# Raymarine St4000 Autohelm parts



## db27513 (Dec 19, 2006)

Hi - Im looking for the replacement parts for an ST4000. I have the head and motor - just need the plastic ring that attaches to the wheel. Can purchase on ebay I know, but always includes the motor and a royal price tag of about $600.

Called Raymarine, and they do not make or sell parts for the ST4000 MK1s. But the MK2 motor is compatable with the MK1 head, or so Im told.

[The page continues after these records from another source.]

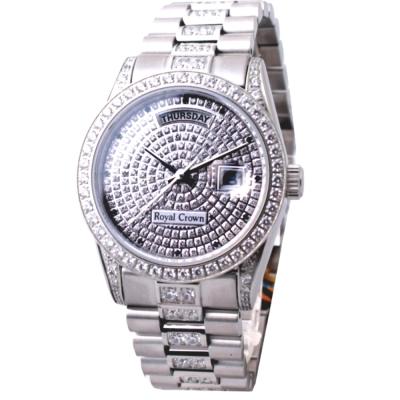 Royal Crown閃耀滿天星鑲晶鑽腕錶- 39 mm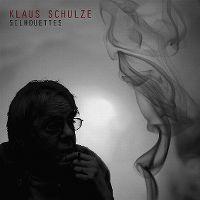 Cover Klaus Schulze - Silhouettes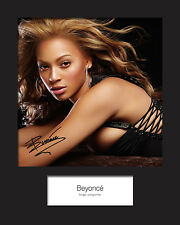 BEYONCE #2 Signed Photo Print 10x8 Mounted Photo Print - FREE DELIVERY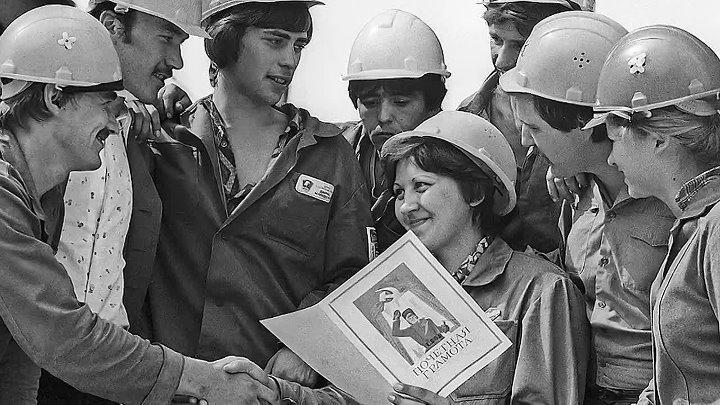 Как трудились и отдыхали советские люди в СССР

I REALLY hate the ST4000.. mine has never functioned well, and even when motoring in calm conditions, will drift about 20deg side to side.. and Ive played with all the variables, and done the circles many times.. and the basis for this thing to work, the clutch lever, is a small 3 inch plastic handle on an 1/8" shaft that has an even smaller pin through it.. the tubeler pin on mine sheered. I replaced, but then the plastic handle bascially crumbled. Only fix is $600 worth of poorely designed plastic with a motor I dont need... sorry had to vent

Has anyone installed any one of these? OCTOPUS | Autopilot Drive Systems. Think I'd be looking at the RS Drive


----------



## GeorgeB (Dec 30, 2004)

The Plastic Ring - Are you talking about the drive unit that the motor connects to? Sadly, that is a major component . If you have the old one, you can re-build it with the toothed belt and aluminum cog gear available on EBay. (One) of the problems with the ST-4000 is the control head has a hard time knowing the rudder position. My ST-4000 got a lot better when I added the rudder position sensor. I also "de-tuned" some of the settings like response time.


----------



## db27513 (Dec 19, 2006)

Hey GeorgeB - yea thats the component - the plastic ring that the motor mounts in to. Some of the plastic wheel "bearings" (and thats being generous) around the ring broke as well. It had the problem of dragging on the wheel, like the clutch was not letting out completely, plus always noise because of the plastic on plastic roller wheels around the ring..

Anyways, guess Im going to order the MK2 drive ring for about $560 from Raymarine.. Their tech support crew responded that the part number I need is E12093. Maybe will get the rudder sensor as well. Hoping I can do an in the water install of that.


----------



## GeorgeB (Dec 30, 2004)

Bummer. It sounds like a previous owner used the auto helm clutch instead of the wheel brake in order to secure the rudder. Expensive wheel brake.


----------



## FDR14127 (Apr 14, 2010)

I have a Raymarine search enabled on EBay and I see those things listed daily. Sign up and watch for a week or so and you will find what you are looking for at very reasonable prices.....just sayin


----------



## Delta-T (Oct 8, 2013)

Contact this guy on ebay, he does not list what he has, but he will have what you want and for a great price. Very knowledgeable and reliable. I rebuilt my ST4000 last year. I highly recommend him. He bought up all the old stock when Raymarine decided to stop supporting the older ones. kodiakjack99 on eBay


----------



## newhaul (Feb 19, 2010)

Shoot Dan Gerhardt an email he does the old auto helm units he may have some parts / ideas for you his email is [email protected] he is a cruiser in mexico most summers so may take a week to get back with you


----------